First up, what's working for me.

One shift I made in recent months was to assign my news reading to a certain time of day.

I subscribe to 4-5 daily news missives that drop into my inbox at various times of the day. Rather than pause what I'm doing to read them when they arrive or (as was more often the case) letting them pile up for days and days unread, I assigned them a particular time of my day.

My time for reading the news is between 8–9AM with my morning coffee on the couch. If I don't get to it on a particular morning, I start again the next day, and I give myself permission to archive the missives I don't read on a given day, based on the idea that "Always we can start again."

This past weekend, I added another layer to this, which was to create a new email account for the news.

Now, this might sound "next level" and a bit over the top, but I'll tell you why I did it and how it's proving additionally helpful to me.

A few months ago, I took Elise Joy's Inbox Bootcamp course. She says it's for people who want some tough love and encouragement when it comes to their inbox management, and that was definitely me. I had multiple inboxes and a poor approach to managing all of them. I was drowning in email.

The course was quick to complete, inexpensive, transformative, and terrific.

However, two of the tenets she teaches in the course is to take email off your phone and to only look at emails one time (ie., process them immediately, which is helped by setting particular times of the day for doing email).

I ran into two challenges with this:

  • I like reading news missives and newsletter subscriptions on my phone with my morning coffee, not on my laptop.

  • I don't like reading the news or newsletters at the same time I'm processing emails that need a response or particular action from me.

My solution this past weekend, after struggling with this for a couple months, was to take my active email addresses off my phone but to create news and newsletter email addresses to put on my phone for the particular time of day when I do those activities.

It might sound complicated (and I won't blame you if you're laughing or shaking your head at me right now!), but I'm finding this helps me with my ongoing commitment to move at the speed of soul. Certain things get put in a certain place, and I tend to them when it's their turn.

A couple additional ideas, compliments of some wise women in the Light House community:

  • "Praying the news" as a way to intercede and lament (see this Spirituality & Practice article for further inspiration)

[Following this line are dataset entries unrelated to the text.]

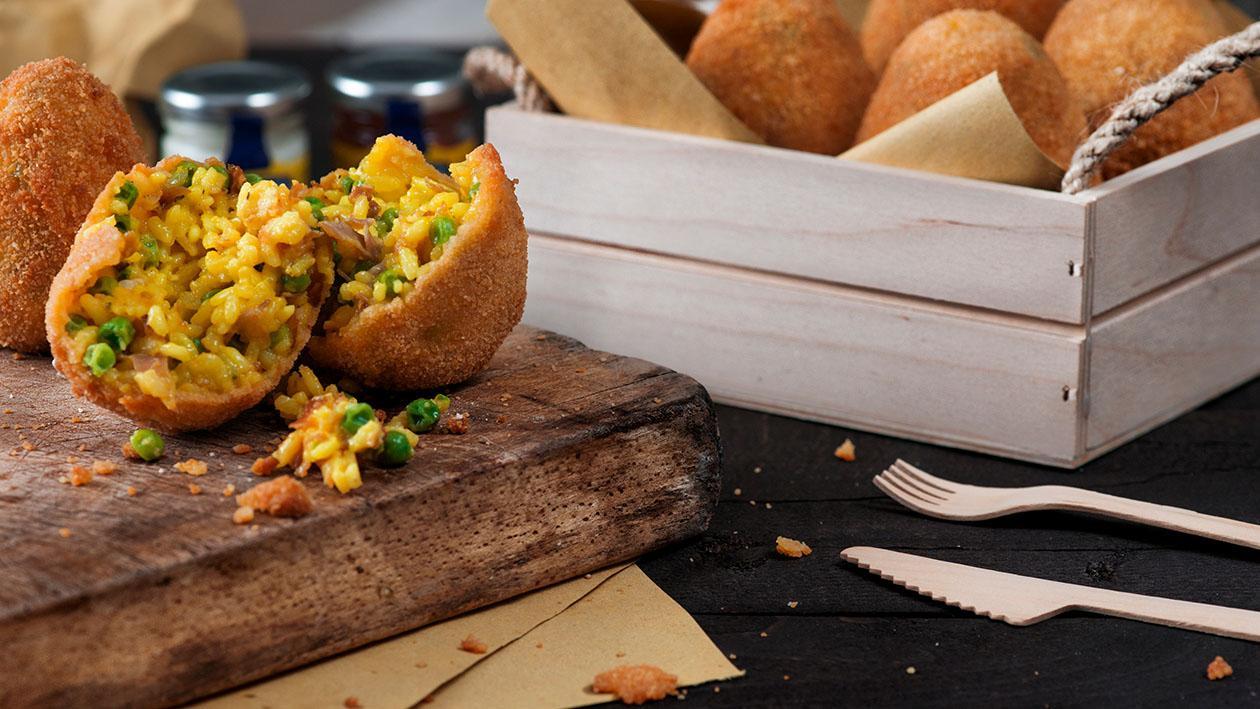 Arancino di riso alla curcuma con speck e piselli – Ricetta Arancino di riso alla curcuma con speck e piselli – Ricetta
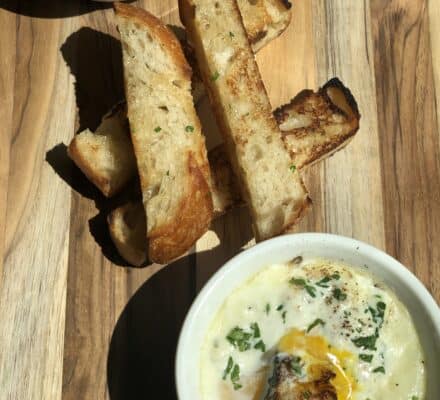 Perfectly baked dipping eggs with runny yolks, served in individual ramekins and garnished with fresh herbs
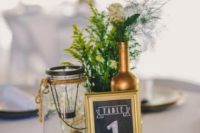 a chic and simpel barn wedding centerpiece of a wood slice, a table number, greenery and neutral blooms, a gilded bottles and a candle lantern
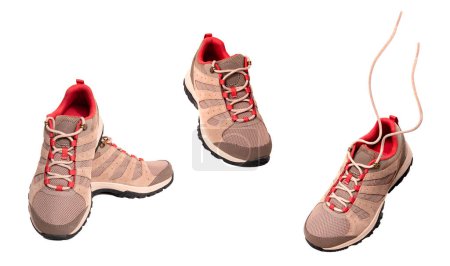 Conjunto de cómodas zapatillas de trekking marrones, botas de senderismo impermeables con cordones aislados sobre fondo blanco, calzado moderno, gamuza natural para senderismo al aire libre, camping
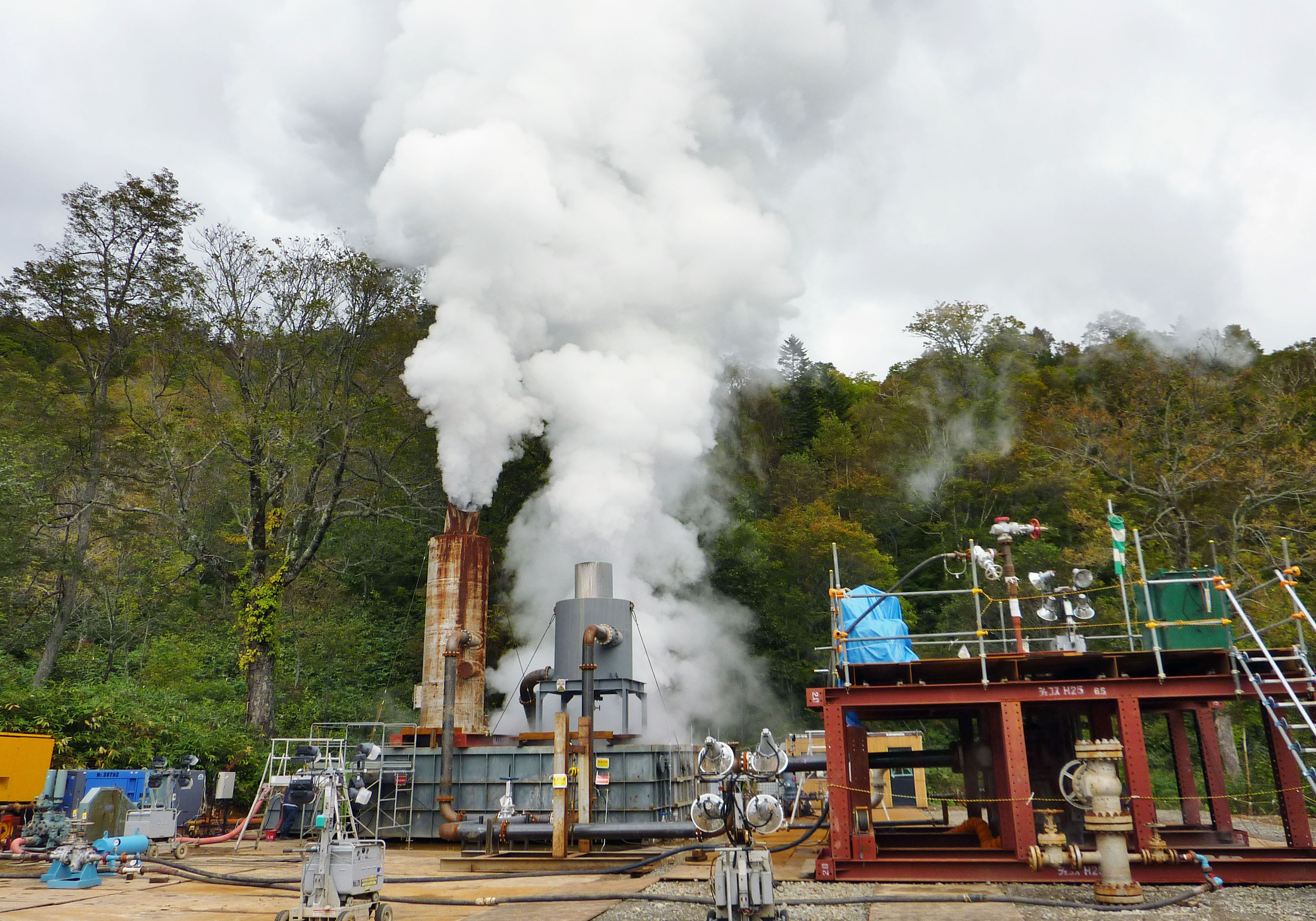 Steam emerges from a well dug to test geothermal power generation in Hokkaido in October 2015. | KYODO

  • Subscribing to international papers for varied perspectives

  • "Look without, look within," meaning to notice what grabs your heart and sit with it, rather than feeling responsible to bear witness to all the news all the time

  • Approaching the news with a "lowered gaze," one that allows a bit of fuzziness between one's self and world events so as to stay aware without being overwhelmed

  • Focusing on the "hyper local level." As this individual shared, "It’s easier to actually impact the decisions of my local city council than those at the national level, and those local issues are often the ones that are easiest to actually talk to our neighbours about. . . . It’s let me feel less helpless and more hopeful that good people around me care about the place we live and about the whole planet."

Such wisdom, yes?

Again, I'd be so happy to hear what has been working for you with this. How do you keep up with the news while honoring your contemplative posture?